Facing One Another

A golden, yellow T-shirt reads, “Together, we stand, no one faces epilepsy alone.”

There is no doubt that without community connections, an epilepsy diagnosis can feel remarkably isolating and lonely. At the Epilepsy Foundation of Michigan, we are always seeking opportunities to forge kinship through connection, joining our entire network in the commitment to ensure that “no one faces epilepsy alone.”

At Family Camp this weekend at North Star Reach, children and families were able to face one another with joy-filled introductions, knowing that they were in the presence of people who understand the epilepsy journey — each story unique, each relationship supported with care.

On Friday, I got to attend the opening gathering when children and families introduced themselves to one another and shared their excitement for camp and all its activities. Each family unfurled an introductory banner that they had created.

Together, we move away from isolation toward relationships of celebration and care. It’s a precious privilege to witness the transformation.

Renee Roederer

The Longest Hug

Jumping for Joy at the Metro Detroit Stroll for Epilepsy

In my work, I get to participate in building a deep sense of community across distance. People can forge very strong bonds even when they don’t see each other in person.

This takes place over the landscape of the epilepsy community we serve. At the Epilepsy Foundation of Michigan, we serve our whole state geographically, and many members of our community do not drive. For this reason, we create circles of support across distance, and you may be surprised how deep a phone call or Zoom meeting can go. In fact, I’ve watched these be transformative.
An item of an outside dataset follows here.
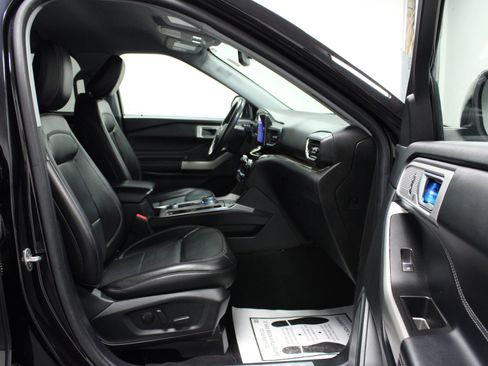 Used 2022 Ford Explorer Limited AWD/4WD image 17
This is always on display in moments when our community members do get meet one another, and I was touched by one of these moments last weekend when we held our annual Metro Detroit Stroll for Epilepsy. This is our largest event each year, and it always feels like a family reunion.

For some, it’s a sacred introduction for the first time: Case in point, at one moment, I realized that two members of our phone-based support group were nearby each other. “T, this is C!” I said (not their name letters), and I am telling you, T ran over, scooped C, and they hugged each other in the sweetest embrace that must have lasted 40 seconds.

They have never met in person. But they know each other, and they know each other well. In fact, they love each other well, and you could see this in what must have been the longest hug that happened at the Stroll.

These bonds matter. Community matters. And we can forge these relationships far and wide.